– Франсуа, – начал тот, – назвал свое приключение птичьим. Я могу назвать свое таким же, потому что и в моем приключении замешана птица, самая благородная птица —орел. Я вам о нем расскажу.
Выйдя из лагеря, я, как вы знаете, направился в долину. Пройдя с четверть мили, я вышел на обширное открытое место, кое-где поросшее кучками карликовых берез. Так как Люсьен говорил, что они – любимая пища американских зайцев, я стал искать следы и действительно скоро напал на следы зайца. Держа Маренго на привязи, я пошел по ним, и они привели меня к кустарнику, но зайца там не было; следы уходили в противоположную сторону. Я был готов направиться туда же и вдруг увидел это животное. – Базиль указал на рысь. – С первого взгляда я принял его за нашу луизианскую дикую кошку, но потом увидел, что оно вдвое больше и что шерсть его более серая. Животное было от меня ярдах в ста. Крадучись, рысь направлялась почти наискось к заячьему следу и меня не замечала, так как я был скрыт от нее кустами. Я было хотел отпустить Маренго и сам броситься вперед, но потом решил подождать немного, рассчитывая, что рысь остановится и я смогу приблизиться к ней. Поэтому я остался за кустами и удержал Маренго у своих ног.
Наблюдая за кошкой, я заметил, что она идет не по прямой линии, а описывает круг. Круг этот имел не более ста ярдов в диаметре; в короткое время животное прошло по его окружности и вернулось к месту, где я его впервые увидел. Оно не остановилось, а пошло дальше, но не по старым следам, а по меньшему кругу. Но оба эти круга имели общий центр, и так как глаза животного были обращены к центру, то я был уверен, что там найду причину странного поведения зверя. Я посмотрел в этом направлении. Сначала я ничего не увидел, то есть ничего, что могло бы, казалось, привлечь хищника. Там рос очень низкий и редкий ивовый кустарник. Я ясно видел, что ни в кустарнике, ни около него не было ни одного живого существа. Снег покрывал корни ивняка, и даже мышонок с трудом мог бы укрыться между ними так, чтобы я его не заметил с того места, где стоял. И все-таки я не мог объяснить странные маневры рыси только близостью добычи; я опять внимательно осмотрел каждый дюйм земли.

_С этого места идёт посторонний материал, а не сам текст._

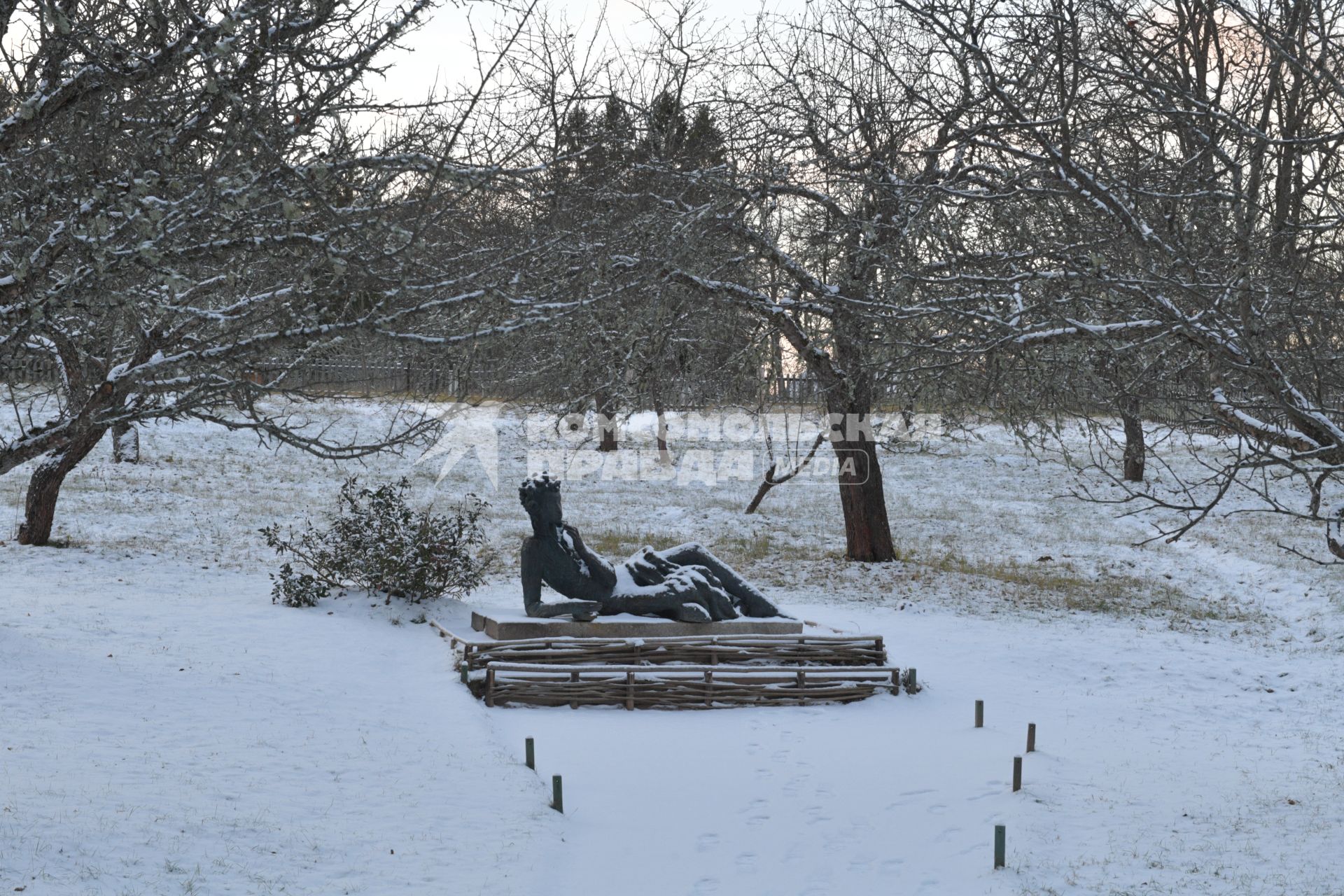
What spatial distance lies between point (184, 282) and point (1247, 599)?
1732cm

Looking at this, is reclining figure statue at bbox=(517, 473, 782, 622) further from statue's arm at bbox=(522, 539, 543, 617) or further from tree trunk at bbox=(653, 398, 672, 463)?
tree trunk at bbox=(653, 398, 672, 463)

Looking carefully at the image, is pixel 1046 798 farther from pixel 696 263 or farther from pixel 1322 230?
pixel 696 263

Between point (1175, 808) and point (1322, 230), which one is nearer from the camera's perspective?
point (1322, 230)

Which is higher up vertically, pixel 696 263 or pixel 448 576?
pixel 696 263

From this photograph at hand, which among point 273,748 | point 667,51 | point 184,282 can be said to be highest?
point 667,51

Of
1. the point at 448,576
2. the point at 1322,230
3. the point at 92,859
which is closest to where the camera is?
the point at 92,859

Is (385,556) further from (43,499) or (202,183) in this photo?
(202,183)

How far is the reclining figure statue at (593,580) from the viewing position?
37.1 feet

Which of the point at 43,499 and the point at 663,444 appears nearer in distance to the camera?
the point at 43,499

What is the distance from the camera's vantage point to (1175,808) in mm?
8242

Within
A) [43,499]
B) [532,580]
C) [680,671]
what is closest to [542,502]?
[532,580]

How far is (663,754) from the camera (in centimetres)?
925

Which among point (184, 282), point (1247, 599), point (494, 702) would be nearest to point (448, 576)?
point (494, 702)

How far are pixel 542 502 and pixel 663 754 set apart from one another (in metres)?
3.11
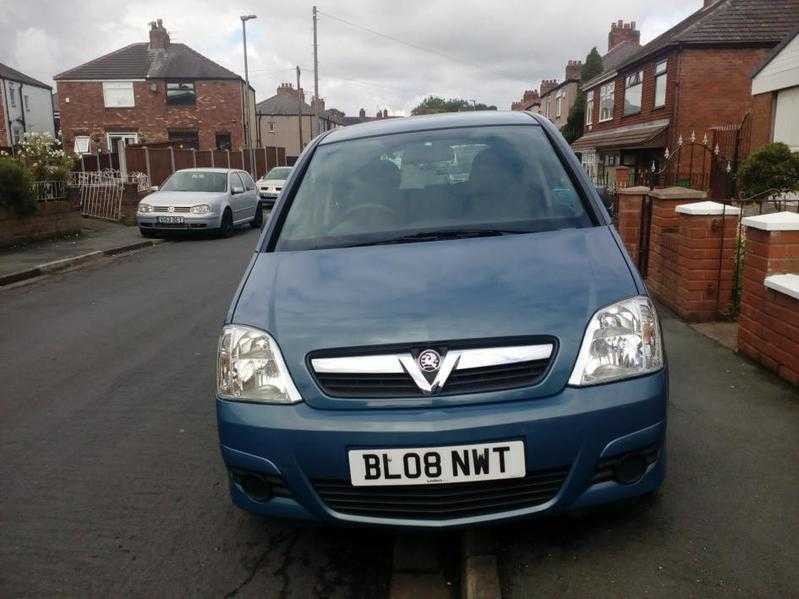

На этот раз я увидел, к чему стремился зверь. Подле куста выделялись на снегу две параллельные темные полоски; я бы не обратил на них внимания, если бы они не двигались в одном направлении. Я различил, что это были уши животного, а вглядевшись еще пристальнее, увидел и белую мордочку, но туловище животного было под снегом. На белой головке я увидел темные пятна – глаза. Сперва я подумал, что это полярный заяц, такой же, как мы только что убили, но виденные мною следы не могли принадлежать этому животному. Вспомнив, что кролик в этих местах тоже белеет на зиму, я решил, что его-то я и вижу.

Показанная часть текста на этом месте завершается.